WHAT NEEDS TO BE DONE
Please copy the records verbatim, starting at the line that contains "Regarding the scene shown here, which from" and ending after the line that contains "10664 millimetres". Reproduce nothing outside that span.

[START OF DATA ROWS]

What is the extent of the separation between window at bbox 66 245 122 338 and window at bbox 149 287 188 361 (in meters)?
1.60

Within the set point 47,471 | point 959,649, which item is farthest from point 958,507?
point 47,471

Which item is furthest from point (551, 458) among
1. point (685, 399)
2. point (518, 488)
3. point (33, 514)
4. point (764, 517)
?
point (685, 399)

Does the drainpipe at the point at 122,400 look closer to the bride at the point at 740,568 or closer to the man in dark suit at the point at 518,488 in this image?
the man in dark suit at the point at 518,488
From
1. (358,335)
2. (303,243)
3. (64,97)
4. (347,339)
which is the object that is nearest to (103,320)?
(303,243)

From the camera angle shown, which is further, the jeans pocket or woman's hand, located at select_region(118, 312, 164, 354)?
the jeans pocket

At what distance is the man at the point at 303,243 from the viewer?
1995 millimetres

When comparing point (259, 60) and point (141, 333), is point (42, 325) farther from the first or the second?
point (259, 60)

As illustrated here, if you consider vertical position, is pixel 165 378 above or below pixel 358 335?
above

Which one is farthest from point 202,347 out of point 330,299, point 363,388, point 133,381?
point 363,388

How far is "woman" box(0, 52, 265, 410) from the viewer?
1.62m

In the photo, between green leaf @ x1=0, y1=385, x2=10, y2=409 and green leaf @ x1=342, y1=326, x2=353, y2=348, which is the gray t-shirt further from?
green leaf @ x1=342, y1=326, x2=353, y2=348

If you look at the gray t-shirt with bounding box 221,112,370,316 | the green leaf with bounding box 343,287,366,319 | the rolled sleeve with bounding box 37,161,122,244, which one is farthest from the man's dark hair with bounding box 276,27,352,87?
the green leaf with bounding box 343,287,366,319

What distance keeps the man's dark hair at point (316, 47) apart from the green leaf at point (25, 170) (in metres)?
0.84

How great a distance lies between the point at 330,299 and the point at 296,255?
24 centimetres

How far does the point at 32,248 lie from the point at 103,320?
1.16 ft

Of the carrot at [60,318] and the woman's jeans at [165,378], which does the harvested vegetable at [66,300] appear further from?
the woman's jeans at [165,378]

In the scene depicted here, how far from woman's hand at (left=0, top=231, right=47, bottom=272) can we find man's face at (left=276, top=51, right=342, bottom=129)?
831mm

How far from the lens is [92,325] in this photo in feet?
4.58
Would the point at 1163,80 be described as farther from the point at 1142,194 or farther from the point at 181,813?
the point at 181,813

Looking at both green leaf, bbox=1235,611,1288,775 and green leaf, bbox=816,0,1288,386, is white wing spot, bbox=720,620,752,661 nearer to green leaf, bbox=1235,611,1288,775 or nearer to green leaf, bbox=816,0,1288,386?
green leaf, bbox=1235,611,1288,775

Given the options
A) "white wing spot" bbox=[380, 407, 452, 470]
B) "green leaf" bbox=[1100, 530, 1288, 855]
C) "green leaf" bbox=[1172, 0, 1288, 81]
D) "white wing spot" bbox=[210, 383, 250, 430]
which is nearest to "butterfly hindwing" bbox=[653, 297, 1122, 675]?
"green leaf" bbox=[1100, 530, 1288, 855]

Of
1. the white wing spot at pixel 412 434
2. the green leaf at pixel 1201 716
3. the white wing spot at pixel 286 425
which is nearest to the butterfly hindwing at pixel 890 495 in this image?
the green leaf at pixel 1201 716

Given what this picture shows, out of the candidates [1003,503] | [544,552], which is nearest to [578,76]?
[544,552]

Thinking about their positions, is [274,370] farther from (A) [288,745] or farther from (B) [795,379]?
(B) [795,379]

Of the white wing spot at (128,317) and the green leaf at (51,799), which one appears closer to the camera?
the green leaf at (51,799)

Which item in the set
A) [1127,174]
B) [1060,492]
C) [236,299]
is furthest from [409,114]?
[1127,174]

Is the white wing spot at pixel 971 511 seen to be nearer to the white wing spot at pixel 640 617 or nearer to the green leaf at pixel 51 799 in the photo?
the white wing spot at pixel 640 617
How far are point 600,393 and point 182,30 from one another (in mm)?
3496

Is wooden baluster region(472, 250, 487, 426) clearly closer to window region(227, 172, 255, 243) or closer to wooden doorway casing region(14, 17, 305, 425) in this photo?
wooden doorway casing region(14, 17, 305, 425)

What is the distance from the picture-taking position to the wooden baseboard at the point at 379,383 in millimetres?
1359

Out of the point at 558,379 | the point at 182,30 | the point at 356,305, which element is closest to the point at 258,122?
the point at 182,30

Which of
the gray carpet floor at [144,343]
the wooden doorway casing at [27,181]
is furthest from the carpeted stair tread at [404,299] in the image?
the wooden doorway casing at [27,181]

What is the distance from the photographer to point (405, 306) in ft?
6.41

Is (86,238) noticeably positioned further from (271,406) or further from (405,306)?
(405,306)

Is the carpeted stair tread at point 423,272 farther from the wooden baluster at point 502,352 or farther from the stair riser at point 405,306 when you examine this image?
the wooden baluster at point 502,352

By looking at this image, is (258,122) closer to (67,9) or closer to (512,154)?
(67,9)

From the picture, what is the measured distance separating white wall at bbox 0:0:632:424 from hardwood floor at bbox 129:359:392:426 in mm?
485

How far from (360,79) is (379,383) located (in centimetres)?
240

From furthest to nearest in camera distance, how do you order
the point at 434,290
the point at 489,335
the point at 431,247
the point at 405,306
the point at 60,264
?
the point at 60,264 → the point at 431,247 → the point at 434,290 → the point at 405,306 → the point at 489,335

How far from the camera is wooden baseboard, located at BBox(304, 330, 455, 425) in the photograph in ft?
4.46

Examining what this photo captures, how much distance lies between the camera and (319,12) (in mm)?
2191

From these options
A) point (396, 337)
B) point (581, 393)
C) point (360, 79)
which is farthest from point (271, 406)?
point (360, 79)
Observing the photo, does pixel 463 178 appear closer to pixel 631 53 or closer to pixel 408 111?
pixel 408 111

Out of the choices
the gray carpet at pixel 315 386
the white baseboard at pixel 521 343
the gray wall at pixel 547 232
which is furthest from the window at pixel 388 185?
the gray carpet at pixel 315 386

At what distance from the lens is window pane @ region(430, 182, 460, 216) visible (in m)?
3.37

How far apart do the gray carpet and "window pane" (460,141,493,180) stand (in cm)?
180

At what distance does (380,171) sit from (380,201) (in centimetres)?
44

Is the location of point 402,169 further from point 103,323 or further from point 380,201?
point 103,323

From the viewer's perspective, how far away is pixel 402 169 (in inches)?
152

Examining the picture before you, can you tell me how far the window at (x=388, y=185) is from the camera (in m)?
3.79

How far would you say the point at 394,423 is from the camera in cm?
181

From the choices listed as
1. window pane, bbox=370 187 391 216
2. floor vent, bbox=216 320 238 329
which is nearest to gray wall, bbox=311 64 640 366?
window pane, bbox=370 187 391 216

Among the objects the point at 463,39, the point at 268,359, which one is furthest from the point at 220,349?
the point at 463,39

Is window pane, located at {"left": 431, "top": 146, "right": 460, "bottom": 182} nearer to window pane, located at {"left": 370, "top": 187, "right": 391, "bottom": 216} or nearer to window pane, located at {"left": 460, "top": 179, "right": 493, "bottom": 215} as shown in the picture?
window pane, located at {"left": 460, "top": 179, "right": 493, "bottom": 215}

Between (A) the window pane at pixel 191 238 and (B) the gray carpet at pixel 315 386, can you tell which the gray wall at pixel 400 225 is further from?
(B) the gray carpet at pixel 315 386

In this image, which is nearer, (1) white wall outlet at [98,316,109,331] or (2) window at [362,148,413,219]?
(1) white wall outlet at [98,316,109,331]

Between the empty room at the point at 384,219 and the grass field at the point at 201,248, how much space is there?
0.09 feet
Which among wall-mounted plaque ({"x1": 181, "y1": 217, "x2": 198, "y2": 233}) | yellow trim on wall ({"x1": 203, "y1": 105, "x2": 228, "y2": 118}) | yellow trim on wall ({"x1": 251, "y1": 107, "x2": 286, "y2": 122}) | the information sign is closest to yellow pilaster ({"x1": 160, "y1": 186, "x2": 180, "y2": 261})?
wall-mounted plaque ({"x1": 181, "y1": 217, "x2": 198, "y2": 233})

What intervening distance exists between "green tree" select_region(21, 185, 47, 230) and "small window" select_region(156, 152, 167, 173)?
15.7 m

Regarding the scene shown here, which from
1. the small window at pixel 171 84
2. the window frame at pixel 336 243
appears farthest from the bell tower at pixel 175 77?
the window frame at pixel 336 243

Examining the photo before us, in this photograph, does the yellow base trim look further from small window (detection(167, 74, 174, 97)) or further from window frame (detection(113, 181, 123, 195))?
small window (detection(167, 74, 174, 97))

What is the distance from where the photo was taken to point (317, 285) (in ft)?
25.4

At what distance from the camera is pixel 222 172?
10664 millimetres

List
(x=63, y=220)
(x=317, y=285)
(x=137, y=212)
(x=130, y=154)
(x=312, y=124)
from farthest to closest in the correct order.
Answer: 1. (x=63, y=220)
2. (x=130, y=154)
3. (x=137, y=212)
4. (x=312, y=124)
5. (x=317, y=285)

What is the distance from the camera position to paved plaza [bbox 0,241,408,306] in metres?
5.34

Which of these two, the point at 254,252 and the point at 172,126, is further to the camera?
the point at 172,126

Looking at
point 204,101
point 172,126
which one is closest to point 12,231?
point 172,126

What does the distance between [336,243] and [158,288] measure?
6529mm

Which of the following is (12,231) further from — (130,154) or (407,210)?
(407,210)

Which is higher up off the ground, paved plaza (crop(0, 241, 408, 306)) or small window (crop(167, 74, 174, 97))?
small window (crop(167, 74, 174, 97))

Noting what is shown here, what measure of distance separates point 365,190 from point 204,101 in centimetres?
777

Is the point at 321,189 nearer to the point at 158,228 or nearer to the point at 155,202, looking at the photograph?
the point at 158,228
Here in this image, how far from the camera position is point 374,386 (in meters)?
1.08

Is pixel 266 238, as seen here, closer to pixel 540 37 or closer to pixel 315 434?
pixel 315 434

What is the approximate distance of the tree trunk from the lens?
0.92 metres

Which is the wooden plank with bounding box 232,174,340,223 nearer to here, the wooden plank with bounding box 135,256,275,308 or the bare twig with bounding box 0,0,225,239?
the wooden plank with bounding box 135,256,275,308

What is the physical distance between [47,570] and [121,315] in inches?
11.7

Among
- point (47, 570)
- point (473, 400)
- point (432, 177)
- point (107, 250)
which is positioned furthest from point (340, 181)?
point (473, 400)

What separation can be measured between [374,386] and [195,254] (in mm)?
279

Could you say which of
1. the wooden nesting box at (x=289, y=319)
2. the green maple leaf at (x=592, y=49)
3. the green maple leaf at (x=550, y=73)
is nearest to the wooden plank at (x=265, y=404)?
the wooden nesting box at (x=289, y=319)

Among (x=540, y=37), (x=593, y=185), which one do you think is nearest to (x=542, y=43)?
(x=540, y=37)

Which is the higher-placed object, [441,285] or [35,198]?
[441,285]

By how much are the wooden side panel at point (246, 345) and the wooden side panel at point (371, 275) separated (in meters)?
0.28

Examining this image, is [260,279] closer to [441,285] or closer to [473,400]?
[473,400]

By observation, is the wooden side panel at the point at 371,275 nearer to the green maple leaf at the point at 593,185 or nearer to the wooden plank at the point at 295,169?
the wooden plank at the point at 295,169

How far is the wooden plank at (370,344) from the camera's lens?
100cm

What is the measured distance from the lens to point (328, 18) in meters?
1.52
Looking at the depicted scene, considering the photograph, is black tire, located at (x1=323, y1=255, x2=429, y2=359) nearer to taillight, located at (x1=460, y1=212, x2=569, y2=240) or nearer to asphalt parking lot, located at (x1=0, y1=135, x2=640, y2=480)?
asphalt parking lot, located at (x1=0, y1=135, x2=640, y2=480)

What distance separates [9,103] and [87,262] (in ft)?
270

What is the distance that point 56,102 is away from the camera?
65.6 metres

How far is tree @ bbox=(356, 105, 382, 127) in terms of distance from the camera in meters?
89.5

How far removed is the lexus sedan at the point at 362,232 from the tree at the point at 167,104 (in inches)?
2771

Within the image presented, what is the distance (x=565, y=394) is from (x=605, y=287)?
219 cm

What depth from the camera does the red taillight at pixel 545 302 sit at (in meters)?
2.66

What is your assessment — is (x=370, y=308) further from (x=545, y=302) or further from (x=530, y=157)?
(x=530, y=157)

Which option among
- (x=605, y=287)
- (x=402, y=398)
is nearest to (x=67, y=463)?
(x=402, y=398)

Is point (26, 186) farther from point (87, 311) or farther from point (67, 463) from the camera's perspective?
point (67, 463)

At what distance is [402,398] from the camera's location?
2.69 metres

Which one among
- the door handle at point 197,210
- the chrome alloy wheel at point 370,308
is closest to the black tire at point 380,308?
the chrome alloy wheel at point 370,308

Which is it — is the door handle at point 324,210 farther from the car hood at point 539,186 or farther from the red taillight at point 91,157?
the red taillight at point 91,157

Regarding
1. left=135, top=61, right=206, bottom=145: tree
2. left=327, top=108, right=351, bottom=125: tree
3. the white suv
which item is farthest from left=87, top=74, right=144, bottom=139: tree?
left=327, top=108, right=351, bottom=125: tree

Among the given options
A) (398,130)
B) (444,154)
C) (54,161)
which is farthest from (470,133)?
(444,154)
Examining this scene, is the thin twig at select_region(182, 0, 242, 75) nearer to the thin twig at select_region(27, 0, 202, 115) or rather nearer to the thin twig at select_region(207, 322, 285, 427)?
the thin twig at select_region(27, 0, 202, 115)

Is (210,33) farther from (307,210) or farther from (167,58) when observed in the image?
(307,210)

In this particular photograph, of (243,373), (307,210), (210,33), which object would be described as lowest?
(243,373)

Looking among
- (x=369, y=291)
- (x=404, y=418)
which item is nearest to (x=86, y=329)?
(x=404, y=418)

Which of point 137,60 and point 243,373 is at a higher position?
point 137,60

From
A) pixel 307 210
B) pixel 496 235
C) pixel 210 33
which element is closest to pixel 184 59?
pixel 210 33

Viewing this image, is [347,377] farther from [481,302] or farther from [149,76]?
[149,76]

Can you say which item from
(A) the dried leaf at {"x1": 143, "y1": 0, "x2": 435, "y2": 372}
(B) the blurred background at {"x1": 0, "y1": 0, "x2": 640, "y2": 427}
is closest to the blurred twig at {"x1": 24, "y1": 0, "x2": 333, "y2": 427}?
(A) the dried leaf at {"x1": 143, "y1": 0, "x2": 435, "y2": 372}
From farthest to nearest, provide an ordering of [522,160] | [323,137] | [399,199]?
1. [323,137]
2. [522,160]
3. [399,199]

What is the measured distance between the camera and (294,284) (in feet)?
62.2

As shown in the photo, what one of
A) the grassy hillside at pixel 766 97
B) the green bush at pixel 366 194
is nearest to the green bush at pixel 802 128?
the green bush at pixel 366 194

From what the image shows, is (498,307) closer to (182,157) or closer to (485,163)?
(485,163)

[END OF DATA ROWS]

WRITTEN ANSWER
Regarding the scene shown here, which from
1. the small window at pixel 171 84
2. the window frame at pixel 336 243
appears farthest from the bell tower at pixel 175 77?
the window frame at pixel 336 243

Examining the photo before us, in this photograph, does the yellow base trim look further from small window (detection(167, 74, 174, 97)) or further from window frame (detection(113, 181, 123, 195))?
small window (detection(167, 74, 174, 97))

What is the distance from where the photo was taken to point (317, 285) (in ft)?
25.4

At what distance from the camera is pixel 222 172?
10664 millimetres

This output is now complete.